1.11. Overages. Twingate may review actual usage of Products from time to time (e.g. the number of seats being used by the End Customer). If expressly provided in an Order, Reseller agrees to pay for any usage beyond the amounts previously purchased by Reseller (“Overage”), and Twingate may bill Reseller for such Overages. Unless otherwise agreed in writing, Overages, where applicable, will be billed at the per unit pricing in effect at that time, and prorated for the portion of the applicable subscription term remaining at such time.
1.12. Term Alignment. In order to align the renewal dates of some or all of Reseller’s subscriptions purchased from Twingate for resale, Twingate may, at its discretion, shorten a subscription’s subscription term and bill a prorated amount for the shortened subscription term.
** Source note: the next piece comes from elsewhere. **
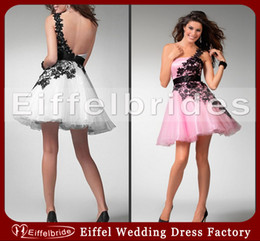 Wholesale Beautiful Young Girl s Party Dresses with Sexy Black Lace One Shoulder and Glamorous Backless Stunning Puffy Short Tulle Homecoming Dresses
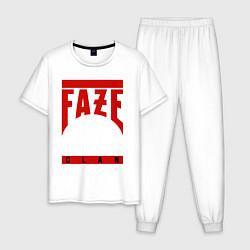 Пижама хлопковая мужская FaZe Clan цвета белый — фото 1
2. Confidential Information
2.1. Definition of Confidential Information. The term “Confidential Information” means: (a) information provided in writing by one party to the other party, marked “Confidential” or “Proprietary” or with words of similar meaning; and (b) whether or not marked “Confidential,” this Agreement (including without limitation pricing information), the Products and all code, inventions, algorithms, know-how and ideas relating thereto (whether patentable or not), the operation of the Products, and all associated documentation; (c) whether or not marked “Confidential,” the records provided by Reseller, all End Customer lists and potential End Customer lists, marketing and financial information, business plans and technical information, whether written or verbal, of either party disclosed under this Agreement; and (d) any other information that by its nature or content is reasonably distinguishable as confidential or proprietary to the party receiving the Confidential Information. However, Confidential Information shall not include information which is: (i) generally known to the public or readily ascertainable from public sources (other than as a result of a breach of confidentiality hereunder); (ii) independently developed by the receiving party without reference to or reliance on any Confidential Information of the disclosing party, as demonstrated by written records of the receiving party; or (iii) obtained from an independent third party who created or acquired such information without reference to or reliance on Confidential Information, and without breach of any obligation of confidentiality.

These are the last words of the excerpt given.